Le Palais fédéral, trait d’union entre le passé et le présent : le projet Splitter des artistes Maria Iorio et Raphaël Cuomo met en​​ lumière, et en mouvement, les vitrau​​x monumentaux du hall de la coupole. Cette œuvre est la dernière en date à venir enrichir la série d’œuvres d’art moderne proposées dans le Palais du Parlement et s’inscrit dans la continuité des projets précédents Petites dramaturgies fédérales, Consensus et Tilo.


Le hall de la coupole est le cœur du Palais du Parlement, un espace qui raconte la Suisse en images. Quatre fenêtres cintrées mettent en scène les activités économiques phares des quatre régions de la Suisse au tournant du 20e siècle : le commerce au nord, l’industrie textile à l’est, l’agriculture et le tourisme au sud, l’industrie métallurgique à l’ouest.
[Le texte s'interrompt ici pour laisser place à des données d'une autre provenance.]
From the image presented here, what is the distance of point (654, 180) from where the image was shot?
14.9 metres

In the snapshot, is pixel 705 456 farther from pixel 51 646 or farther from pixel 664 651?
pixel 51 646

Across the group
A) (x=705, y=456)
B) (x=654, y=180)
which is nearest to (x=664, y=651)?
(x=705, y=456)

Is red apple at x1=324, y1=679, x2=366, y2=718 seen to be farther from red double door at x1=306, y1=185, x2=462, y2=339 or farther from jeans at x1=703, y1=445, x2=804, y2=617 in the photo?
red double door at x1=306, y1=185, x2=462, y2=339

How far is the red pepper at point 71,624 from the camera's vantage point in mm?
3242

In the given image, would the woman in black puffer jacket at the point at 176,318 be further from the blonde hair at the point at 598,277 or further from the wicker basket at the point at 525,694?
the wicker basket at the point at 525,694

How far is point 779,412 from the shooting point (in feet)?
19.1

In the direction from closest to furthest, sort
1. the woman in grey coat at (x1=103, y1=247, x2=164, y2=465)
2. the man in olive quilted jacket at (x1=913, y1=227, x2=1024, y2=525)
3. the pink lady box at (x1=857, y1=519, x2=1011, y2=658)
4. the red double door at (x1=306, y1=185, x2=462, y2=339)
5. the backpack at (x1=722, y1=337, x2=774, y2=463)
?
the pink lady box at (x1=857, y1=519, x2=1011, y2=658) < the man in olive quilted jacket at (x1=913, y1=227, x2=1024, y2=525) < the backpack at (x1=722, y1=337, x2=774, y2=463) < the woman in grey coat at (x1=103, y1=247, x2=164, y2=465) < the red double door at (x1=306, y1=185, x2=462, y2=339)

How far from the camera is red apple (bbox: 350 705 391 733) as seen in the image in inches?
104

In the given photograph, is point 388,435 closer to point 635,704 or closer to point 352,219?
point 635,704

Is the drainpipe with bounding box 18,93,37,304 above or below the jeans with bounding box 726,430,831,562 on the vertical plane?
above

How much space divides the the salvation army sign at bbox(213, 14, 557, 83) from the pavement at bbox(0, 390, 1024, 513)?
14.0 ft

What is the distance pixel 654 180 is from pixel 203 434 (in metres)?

Les artistes qui ont réalisé ces vitraux à l’époque ont choisi de mêler symbolisme, architecture et identité nationale. Plus d’un siècle plus tard, Maria Iorio et Raphaël Cuomo transposent ces thématiques dans le monde numérique d’aujourd’hui. Pour son projet Splitter, le duo d’artistes a filmé les quatre vitraux sous des angles inhabituels et a retravaillé numériquement les images, qu’il projette sous forme de courtes séquences vidéo sur les bornes d’information électroniques du hall de la coupole. Les scènes figées dans le temps se muent alors en des animations lumineuses ; le passé et le présent entrent en résonance.

L’art à portée d’yeux

Les vitraux de la coupole surplombent le hall et c’est ce qui fait leur majesté. Avec Splitter, le duo d’artistes met à hauteur d’yeux des détails imperceptibles – un chien, une chaussure, un coin de ciel – et rend visible ce qui serait sinon facilement ignoré. Muettes, les séquences vidéo invitent à l’émerveillement, sans rien expliquer. On se demande : comment interpréter la tradition lorsqu’elle est numérisée? Et comment notre perception se modifie-t-elle lorsque l’art se met en mouvement?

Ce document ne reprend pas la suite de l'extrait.